» Exercice 1
D'après l'extrait sur le mot « cent », de quel mot latin ce mot vient-il ?

» Extrait du texte
· · · · ·

Ce mot vient du latin centum, qui vient du grec κεντεῖν, pungere. À chaque cent on faisoit un point. Ce mot a été pris du celtique Cant. Pezron. Cant est-il celtique, & n’est-il point Roman ?

Cent, signifie un nombre grand, incertain, indéterminé. Je lui ai dit cent & cent fois. Sæpius. Cet homme a cent défauts, cent perfections. Multus, plurimus. Je remarquois en elle cent attraits. Voit. On fit encore cent réflexions dans lesquelles on s’empressa de rendre justice au mérite de ce savant homme. (M. Perrault) {{Mlle l’Héritier.

· · · · ·

» Données fournies
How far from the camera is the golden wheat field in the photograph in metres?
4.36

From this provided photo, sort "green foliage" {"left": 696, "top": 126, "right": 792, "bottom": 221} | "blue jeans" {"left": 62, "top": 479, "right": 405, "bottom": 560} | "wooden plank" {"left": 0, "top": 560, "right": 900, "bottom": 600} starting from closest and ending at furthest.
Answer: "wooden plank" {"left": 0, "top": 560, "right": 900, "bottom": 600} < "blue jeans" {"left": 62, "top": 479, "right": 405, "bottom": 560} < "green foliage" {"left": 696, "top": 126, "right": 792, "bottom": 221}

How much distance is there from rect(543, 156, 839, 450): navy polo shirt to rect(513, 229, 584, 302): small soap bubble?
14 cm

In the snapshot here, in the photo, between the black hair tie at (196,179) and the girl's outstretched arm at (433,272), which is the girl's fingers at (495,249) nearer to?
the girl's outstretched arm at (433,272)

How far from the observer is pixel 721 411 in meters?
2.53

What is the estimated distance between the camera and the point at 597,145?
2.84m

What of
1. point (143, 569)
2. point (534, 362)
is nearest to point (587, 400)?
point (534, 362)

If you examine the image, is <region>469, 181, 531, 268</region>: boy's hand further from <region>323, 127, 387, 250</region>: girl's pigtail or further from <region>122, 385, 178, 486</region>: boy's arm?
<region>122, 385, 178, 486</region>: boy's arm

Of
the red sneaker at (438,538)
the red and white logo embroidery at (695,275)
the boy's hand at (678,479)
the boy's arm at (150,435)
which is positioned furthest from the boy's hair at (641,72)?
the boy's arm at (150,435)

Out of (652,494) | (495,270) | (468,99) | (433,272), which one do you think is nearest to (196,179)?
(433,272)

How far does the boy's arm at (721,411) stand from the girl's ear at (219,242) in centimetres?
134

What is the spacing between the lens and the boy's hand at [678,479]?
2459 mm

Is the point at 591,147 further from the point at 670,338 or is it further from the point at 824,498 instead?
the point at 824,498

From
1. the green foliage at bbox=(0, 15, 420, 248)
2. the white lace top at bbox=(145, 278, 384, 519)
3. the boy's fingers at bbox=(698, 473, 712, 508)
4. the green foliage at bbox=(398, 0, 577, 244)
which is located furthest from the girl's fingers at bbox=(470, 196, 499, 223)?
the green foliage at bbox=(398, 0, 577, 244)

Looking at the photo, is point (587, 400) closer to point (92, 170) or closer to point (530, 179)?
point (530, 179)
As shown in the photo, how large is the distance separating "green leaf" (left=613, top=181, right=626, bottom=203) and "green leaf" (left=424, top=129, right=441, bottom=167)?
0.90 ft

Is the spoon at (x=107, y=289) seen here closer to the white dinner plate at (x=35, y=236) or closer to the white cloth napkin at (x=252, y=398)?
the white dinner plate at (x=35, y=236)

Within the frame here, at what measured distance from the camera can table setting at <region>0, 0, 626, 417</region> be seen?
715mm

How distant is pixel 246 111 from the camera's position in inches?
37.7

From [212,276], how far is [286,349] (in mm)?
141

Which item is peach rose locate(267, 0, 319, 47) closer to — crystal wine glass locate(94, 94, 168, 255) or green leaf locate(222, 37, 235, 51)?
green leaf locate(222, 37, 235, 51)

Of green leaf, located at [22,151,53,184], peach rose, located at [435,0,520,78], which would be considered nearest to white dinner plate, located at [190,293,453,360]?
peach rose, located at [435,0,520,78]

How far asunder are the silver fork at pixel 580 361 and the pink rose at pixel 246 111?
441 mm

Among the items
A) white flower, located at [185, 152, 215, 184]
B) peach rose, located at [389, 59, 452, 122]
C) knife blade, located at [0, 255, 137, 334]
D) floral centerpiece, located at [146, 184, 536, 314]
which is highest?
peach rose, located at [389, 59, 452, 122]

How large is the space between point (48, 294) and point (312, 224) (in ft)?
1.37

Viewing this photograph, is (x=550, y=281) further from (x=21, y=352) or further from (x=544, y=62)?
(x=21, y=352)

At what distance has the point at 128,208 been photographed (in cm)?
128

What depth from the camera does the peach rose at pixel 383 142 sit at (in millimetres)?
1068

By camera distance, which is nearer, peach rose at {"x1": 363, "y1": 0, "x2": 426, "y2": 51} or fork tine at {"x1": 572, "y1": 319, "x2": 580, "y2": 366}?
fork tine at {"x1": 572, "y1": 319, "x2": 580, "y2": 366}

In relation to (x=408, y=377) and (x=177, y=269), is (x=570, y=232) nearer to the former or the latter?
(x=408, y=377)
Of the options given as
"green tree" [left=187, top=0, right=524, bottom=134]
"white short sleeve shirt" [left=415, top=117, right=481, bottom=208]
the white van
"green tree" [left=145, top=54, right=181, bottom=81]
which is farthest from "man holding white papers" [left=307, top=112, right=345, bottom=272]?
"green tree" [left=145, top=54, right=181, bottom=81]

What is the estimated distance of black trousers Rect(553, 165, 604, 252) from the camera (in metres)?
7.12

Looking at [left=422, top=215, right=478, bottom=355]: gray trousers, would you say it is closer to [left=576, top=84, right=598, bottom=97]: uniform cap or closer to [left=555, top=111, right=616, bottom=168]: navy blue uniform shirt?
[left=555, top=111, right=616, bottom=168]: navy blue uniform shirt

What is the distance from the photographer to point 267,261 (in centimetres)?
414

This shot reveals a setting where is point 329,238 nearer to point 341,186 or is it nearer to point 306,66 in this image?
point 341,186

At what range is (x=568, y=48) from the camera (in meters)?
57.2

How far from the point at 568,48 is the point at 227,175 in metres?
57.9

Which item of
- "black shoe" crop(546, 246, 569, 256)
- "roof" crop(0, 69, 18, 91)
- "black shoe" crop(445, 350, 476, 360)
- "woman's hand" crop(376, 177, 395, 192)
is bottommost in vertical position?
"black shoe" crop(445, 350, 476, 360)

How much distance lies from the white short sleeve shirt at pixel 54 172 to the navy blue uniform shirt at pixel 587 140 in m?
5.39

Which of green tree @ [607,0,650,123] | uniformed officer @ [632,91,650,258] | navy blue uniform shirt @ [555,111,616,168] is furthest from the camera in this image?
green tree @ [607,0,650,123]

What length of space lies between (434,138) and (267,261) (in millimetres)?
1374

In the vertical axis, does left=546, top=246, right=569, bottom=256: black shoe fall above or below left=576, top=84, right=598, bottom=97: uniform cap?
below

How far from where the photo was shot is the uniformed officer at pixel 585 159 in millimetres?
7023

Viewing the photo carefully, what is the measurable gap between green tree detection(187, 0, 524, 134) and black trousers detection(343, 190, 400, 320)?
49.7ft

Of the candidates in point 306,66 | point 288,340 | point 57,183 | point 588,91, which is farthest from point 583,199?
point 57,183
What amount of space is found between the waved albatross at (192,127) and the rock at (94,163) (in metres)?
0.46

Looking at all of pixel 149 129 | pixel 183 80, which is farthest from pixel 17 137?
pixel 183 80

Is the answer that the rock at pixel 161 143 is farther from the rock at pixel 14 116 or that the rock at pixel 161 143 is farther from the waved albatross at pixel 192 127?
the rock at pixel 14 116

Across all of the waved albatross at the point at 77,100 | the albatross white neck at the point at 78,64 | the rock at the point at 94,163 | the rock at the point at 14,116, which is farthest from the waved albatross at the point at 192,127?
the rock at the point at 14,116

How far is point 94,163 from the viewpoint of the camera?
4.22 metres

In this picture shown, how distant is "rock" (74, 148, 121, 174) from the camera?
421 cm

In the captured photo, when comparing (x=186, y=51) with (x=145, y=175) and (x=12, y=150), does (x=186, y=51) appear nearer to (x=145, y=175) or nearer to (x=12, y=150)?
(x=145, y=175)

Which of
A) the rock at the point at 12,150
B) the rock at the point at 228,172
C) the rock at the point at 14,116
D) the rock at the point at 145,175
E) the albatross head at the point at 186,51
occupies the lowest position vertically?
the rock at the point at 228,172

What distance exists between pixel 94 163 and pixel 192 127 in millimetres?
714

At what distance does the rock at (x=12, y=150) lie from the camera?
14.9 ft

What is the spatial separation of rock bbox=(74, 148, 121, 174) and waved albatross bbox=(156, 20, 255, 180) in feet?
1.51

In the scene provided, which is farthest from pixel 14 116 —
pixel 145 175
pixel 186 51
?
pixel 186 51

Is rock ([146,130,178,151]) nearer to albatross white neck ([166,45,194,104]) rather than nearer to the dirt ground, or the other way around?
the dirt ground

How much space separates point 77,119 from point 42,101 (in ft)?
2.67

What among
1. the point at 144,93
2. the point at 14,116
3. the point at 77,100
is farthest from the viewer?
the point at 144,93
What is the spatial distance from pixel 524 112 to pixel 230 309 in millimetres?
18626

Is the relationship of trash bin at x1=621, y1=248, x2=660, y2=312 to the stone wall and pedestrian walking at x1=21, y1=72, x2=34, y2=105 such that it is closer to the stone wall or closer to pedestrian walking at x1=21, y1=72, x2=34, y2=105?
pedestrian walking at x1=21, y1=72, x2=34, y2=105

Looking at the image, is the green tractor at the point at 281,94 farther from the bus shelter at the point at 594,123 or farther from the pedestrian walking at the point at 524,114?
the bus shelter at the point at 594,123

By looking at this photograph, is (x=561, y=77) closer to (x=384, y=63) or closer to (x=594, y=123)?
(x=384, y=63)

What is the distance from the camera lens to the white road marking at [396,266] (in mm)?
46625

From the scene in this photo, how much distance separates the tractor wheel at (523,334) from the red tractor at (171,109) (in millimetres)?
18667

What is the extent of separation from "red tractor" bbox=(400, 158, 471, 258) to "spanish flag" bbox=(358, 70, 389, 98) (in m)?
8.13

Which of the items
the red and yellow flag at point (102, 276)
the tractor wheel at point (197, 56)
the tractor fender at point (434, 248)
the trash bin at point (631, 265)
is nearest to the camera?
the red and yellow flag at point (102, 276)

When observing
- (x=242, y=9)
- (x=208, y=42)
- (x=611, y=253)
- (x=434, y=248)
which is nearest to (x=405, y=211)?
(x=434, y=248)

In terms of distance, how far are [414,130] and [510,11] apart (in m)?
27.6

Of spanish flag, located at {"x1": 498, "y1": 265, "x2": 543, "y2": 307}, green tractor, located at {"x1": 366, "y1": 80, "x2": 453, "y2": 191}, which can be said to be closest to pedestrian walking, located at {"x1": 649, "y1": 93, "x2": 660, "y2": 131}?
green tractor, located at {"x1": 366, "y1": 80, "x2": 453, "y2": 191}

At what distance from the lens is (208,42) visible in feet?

· · · · ·

» Exercice 2
Sélectionnez toutes les lignes des données qui contiennent le mot « closest ». La casse compte.

» Corrigé 1
Du latin centum.

» Corrigé 2
From this provided photo, sort "green foliage" {"left": 696, "top": 126, "right": 792, "bottom": 221} | "blue jeans" {"left": 62, "top": 479, "right": 405, "bottom": 560} | "wooden plank" {"left": 0, "top": 560, "right": 900, "bottom": 600} starting from closest and ending at furthest.
Of spanish flag, located at {"x1": 498, "y1": 265, "x2": 543, "y2": 307}, green tractor, located at {"x1": 366, "y1": 80, "x2": 453, "y2": 191}, which can be said to be closest to pedestrian walking, located at {"x1": 649, "y1": 93, "x2": 660, "y2": 131}?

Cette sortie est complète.